Worin liegt das Problem werden sich manche fragen? Warum nicht die verbleibenden Wochenenden nutzen, bis man sich mit Wohnungsumbau, Gartenpflege, Renovierung der Altwohnung und Geldflussengpässen herumschlägt?
Ebenso zufällig wie sich unser neues Heim aus dem Nichts aufdrängte – ungeplant und lapidar den Kölner Wohnungsmarkt recherchiert und ohne zu Zögern die Gunst der Stunde genutzt – gleichwohl ungeplant erreichte mich der Anruf eines Headhunters mit einem verlockenden Jobangebot. Im Nu also den Lebenslauf aktualisiert, mich einem langwierigen Bewerbungsprozess gestellt, bis ich schliesslich vor vierzehn Tagen die Zusage für eine neue Stelle erhielt. Die Freude über die Zusage für eine neue berufliche Rolle – zwar an ambitionierte Ziele geknüpft, jedoch signifikant besser bezahlt und vom Home-Office aus zu verrichten, da sich die deutsche Hauptniederlassung des amerikanischen Konzerns in München befindet – liess beinahe eine Woche auf sich warten. Zu abgekämpft fühlte ich mich durch die angespannten Wochen des Wartens, auf eine Entscheidung meiner zukünftigen Vorgesetzten bis zur nächsten.
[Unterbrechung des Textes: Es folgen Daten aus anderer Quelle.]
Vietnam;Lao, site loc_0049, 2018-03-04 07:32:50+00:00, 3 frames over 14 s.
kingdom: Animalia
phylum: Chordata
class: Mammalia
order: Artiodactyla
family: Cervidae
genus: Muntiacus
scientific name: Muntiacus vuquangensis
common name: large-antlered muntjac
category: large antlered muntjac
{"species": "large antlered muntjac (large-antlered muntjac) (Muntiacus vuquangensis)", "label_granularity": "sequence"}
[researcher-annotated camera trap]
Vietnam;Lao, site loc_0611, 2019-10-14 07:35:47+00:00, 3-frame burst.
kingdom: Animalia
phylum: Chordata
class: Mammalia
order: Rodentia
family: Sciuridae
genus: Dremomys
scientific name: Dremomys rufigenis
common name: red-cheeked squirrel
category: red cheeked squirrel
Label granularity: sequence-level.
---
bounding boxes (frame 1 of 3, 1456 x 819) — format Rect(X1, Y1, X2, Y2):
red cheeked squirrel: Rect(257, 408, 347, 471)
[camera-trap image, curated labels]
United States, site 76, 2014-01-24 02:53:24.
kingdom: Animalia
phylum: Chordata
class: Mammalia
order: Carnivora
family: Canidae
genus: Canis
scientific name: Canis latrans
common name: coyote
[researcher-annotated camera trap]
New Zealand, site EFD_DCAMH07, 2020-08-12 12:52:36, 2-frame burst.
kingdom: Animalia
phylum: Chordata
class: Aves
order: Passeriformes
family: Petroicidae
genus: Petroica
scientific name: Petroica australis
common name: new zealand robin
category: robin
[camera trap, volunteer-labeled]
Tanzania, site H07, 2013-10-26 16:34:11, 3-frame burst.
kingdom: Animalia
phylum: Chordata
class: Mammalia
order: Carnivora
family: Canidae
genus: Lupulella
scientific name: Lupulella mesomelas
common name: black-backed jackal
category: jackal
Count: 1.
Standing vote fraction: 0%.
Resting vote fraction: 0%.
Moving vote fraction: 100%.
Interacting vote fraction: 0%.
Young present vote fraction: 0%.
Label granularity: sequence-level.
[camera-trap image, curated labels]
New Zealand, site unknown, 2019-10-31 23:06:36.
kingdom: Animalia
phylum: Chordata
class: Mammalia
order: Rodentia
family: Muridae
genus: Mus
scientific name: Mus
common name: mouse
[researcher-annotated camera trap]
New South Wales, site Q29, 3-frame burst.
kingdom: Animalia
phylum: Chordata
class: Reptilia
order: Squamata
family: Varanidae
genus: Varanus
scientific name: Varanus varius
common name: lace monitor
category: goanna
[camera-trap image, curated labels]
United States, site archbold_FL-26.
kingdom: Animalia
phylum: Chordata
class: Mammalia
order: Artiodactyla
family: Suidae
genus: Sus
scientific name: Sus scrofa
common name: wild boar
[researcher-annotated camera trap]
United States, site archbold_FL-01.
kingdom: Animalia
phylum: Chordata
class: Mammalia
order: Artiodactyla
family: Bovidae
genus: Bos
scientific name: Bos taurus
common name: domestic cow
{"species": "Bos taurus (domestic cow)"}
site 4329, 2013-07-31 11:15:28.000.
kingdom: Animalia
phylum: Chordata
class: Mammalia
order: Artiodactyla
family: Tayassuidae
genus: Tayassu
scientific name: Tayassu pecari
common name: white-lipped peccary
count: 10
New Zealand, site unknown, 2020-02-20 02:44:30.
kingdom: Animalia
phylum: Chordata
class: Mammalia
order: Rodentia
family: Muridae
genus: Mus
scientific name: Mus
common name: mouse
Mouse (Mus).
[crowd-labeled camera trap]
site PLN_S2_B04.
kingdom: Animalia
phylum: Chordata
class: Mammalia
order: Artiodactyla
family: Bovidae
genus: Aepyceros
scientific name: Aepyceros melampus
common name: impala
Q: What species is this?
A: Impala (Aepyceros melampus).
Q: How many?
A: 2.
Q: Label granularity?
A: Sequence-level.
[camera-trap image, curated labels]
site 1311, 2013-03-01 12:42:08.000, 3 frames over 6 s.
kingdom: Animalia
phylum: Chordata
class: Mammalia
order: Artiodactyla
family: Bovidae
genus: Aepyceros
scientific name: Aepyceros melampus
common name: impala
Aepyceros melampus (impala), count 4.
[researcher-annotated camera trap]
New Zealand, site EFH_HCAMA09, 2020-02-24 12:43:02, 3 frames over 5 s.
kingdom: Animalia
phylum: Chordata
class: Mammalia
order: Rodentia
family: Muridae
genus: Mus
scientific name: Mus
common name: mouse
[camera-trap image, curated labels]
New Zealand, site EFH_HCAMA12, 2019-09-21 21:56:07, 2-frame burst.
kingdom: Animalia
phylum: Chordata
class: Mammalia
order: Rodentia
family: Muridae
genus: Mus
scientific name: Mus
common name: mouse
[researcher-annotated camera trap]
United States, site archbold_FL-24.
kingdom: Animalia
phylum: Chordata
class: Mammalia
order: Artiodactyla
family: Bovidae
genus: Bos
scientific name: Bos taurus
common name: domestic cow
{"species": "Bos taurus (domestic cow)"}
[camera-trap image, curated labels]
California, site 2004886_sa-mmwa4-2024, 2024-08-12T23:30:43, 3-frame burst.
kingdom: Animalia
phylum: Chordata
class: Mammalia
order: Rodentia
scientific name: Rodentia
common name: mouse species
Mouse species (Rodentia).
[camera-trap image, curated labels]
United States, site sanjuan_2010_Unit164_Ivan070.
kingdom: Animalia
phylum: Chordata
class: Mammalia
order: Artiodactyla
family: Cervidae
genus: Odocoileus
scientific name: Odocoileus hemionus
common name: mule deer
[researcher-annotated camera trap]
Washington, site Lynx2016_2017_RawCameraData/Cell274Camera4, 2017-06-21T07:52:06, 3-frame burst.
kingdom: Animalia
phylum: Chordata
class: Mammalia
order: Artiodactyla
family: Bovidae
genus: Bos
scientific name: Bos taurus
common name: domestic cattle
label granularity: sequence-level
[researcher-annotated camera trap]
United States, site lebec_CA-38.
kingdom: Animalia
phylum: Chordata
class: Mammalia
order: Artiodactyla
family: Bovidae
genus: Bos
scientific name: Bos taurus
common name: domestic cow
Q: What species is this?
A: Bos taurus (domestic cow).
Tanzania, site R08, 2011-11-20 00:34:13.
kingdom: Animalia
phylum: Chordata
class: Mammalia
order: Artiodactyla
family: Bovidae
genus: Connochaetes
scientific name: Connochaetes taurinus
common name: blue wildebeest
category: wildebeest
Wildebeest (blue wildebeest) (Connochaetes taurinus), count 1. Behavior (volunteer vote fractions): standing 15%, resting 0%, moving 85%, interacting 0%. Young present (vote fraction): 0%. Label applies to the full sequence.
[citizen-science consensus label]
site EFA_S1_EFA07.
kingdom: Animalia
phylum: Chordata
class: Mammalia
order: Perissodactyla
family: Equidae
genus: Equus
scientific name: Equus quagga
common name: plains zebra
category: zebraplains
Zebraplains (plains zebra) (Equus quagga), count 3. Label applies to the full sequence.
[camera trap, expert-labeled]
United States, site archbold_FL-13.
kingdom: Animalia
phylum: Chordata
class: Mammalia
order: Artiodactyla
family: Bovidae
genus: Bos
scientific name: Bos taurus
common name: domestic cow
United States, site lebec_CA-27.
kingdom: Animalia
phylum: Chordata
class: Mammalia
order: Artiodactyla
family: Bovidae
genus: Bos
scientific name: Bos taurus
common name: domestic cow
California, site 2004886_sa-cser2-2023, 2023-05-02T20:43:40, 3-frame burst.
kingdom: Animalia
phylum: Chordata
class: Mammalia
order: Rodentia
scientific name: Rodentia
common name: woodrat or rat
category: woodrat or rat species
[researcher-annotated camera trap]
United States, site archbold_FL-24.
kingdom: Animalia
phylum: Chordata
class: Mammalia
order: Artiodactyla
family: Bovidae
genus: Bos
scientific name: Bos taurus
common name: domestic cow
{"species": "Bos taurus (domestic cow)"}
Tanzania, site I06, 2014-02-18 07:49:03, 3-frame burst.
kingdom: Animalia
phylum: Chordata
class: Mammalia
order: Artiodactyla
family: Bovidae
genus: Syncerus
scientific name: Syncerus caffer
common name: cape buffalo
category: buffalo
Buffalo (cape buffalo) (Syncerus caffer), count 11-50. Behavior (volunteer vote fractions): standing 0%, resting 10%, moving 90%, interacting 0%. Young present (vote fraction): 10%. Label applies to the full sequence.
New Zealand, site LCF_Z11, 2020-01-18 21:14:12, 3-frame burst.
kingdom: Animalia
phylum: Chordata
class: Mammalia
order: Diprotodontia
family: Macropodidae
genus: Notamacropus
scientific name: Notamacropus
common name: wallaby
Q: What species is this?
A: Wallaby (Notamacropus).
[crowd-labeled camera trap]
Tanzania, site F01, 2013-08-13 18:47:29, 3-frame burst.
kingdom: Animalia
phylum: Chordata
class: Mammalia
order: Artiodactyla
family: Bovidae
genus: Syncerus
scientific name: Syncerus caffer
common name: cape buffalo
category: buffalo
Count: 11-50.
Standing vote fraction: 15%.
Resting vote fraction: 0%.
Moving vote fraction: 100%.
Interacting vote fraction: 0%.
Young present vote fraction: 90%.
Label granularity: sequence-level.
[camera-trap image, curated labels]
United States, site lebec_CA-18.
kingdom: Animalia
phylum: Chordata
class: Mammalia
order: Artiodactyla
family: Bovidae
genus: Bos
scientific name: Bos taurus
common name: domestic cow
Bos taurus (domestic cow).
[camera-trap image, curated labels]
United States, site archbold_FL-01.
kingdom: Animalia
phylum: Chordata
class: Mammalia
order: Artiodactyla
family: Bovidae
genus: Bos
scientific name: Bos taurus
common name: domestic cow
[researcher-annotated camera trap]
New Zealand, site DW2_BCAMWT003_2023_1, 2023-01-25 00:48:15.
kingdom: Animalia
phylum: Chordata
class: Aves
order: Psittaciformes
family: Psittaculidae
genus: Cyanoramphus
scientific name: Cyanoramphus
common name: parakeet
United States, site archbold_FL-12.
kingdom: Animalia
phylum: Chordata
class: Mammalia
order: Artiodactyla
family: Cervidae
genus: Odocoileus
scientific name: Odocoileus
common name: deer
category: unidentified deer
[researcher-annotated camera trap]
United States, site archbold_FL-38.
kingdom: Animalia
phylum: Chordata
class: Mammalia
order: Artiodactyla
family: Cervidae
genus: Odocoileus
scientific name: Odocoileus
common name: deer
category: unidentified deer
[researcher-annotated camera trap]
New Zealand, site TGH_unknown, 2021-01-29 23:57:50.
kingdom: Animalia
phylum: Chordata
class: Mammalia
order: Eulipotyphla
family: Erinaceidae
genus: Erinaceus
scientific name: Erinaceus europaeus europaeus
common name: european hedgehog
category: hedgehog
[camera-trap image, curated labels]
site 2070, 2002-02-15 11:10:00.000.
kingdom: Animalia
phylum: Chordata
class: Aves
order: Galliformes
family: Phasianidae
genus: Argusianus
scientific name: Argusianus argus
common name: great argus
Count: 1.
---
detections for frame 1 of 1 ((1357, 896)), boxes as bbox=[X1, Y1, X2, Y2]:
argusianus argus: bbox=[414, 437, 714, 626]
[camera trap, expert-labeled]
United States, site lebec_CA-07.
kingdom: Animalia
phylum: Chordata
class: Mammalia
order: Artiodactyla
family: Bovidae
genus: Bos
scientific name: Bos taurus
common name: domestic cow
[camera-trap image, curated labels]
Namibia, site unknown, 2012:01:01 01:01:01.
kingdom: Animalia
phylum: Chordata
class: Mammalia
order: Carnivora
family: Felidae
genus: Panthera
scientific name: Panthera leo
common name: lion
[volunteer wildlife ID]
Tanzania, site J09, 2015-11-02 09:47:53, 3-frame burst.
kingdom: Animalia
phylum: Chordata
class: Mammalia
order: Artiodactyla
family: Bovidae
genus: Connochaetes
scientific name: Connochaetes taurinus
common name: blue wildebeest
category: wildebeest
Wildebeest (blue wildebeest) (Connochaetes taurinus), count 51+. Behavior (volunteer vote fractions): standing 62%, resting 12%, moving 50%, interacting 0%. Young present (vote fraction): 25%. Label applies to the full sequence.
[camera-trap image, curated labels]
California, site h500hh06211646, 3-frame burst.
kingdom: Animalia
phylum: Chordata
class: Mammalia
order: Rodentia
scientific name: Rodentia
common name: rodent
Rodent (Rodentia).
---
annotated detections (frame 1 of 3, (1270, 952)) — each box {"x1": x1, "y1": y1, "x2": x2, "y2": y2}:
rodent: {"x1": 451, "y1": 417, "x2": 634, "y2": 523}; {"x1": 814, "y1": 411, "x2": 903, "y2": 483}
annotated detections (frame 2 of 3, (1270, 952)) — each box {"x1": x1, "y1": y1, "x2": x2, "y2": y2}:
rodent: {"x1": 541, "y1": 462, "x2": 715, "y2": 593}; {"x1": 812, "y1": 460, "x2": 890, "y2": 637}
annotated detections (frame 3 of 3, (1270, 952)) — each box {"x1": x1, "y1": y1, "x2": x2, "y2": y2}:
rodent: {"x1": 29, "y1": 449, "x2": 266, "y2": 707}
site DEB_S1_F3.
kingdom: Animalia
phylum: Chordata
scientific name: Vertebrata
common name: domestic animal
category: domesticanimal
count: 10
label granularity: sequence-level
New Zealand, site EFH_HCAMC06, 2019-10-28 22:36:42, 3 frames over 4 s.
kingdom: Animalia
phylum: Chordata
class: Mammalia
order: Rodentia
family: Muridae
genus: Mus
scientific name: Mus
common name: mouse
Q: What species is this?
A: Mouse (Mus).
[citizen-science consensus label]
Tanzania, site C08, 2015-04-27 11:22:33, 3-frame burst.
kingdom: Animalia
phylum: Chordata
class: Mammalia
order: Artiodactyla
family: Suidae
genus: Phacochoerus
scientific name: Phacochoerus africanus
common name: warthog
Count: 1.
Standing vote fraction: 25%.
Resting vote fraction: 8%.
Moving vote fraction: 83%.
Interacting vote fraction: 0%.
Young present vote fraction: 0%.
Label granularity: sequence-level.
Doch jetzt, schön langsam macht sich die Erkenntnis breit, was könnte besser sein! Nun ja könnte man unken, an einem Fluss der Forellen- & Äschenregion zu wohnen, seinen Lebensunterhalt mit dem Fliegenfischen zu bestreiten zum Beispiel. Wie wahr! Doch wie nannte es Curtis Mayfield so schön in ‘Move on up’: take nothing less than the second best, do not obey what most people say, and you will pass the test. Ein Song aus der Blütezeit des Souls, gespickt mit Lebensweisheiten zur Erreichung persönlicher Ziele.
Und so sitze ich in meinem neuen Arbeitszimmer, umgeben von Büro- und Bindematerial, den Blick auf mir unbekannte in Blüte befindliche Büsche gerichtet, alle Bücher zum Fliegenfischen in Griffweite und das kleine Aufnahmestudio einsatzbereit. Ein Relikt längst vergangener Zeiten, dass sich vielleicht irgendwann ebenso wieder in mein Leben drängen wird, wie vor wenigen Jahren mit Rute in der Hand ans Wasser zu gehen. Fürs Erste werde ich mich wohl aber mit den Feinheiten der Gartenpflege beschäftigen müssen. Und die letzten Renovierungsarbeiten an der Altwohnung – drei Monate doppelte Miete tun weh – und den letzten Einrichtungsfeinschliff im neuen Heim vornehmen. Schliesslich möchten die Drucke von Oliver Edwards Fliegen einen gebührenden Platz finden.
Mein zukünftiger Arbeitsalltag wird sich also ab November zudem ohne lästige Anfahrtszeit ins Büro gestalten. Zeit in der ich bisher auf meinem im morgend- und abendlichen Kölner Stau hinundher flitzte. Zugegebenermaßen dabei aber nicht selten gute Ideen für Beiträge fand. Zeit die ich jetzt aber trotzdem lieber dazu nutze, das Reiseangebot von Forelle & Äsche auszubauen. Ein Angebot, dass mir in diesem Jahr die ersten zufriedenen Gäste bescherte, die sich vom Fliegenfischen im englischen Norden und Schottland verzücken liessen. Wer schon immer mal die Lust verspürte ins Mutterland des Fliegenfischens zu reisen, um sich im in unseren Breiten wenig ausgeübten Loch Style Fishing zu probieren, oder in gewohnter Manier durch Flüsse zu waten, an denen C&R seit vielen Jahren ermutigt wird und diese somit über sehr hohe Dichte an wilden Bachforellen aufweisen, ist herzlich dazu eingeladen ein unverbindliches Angebot einzuholen.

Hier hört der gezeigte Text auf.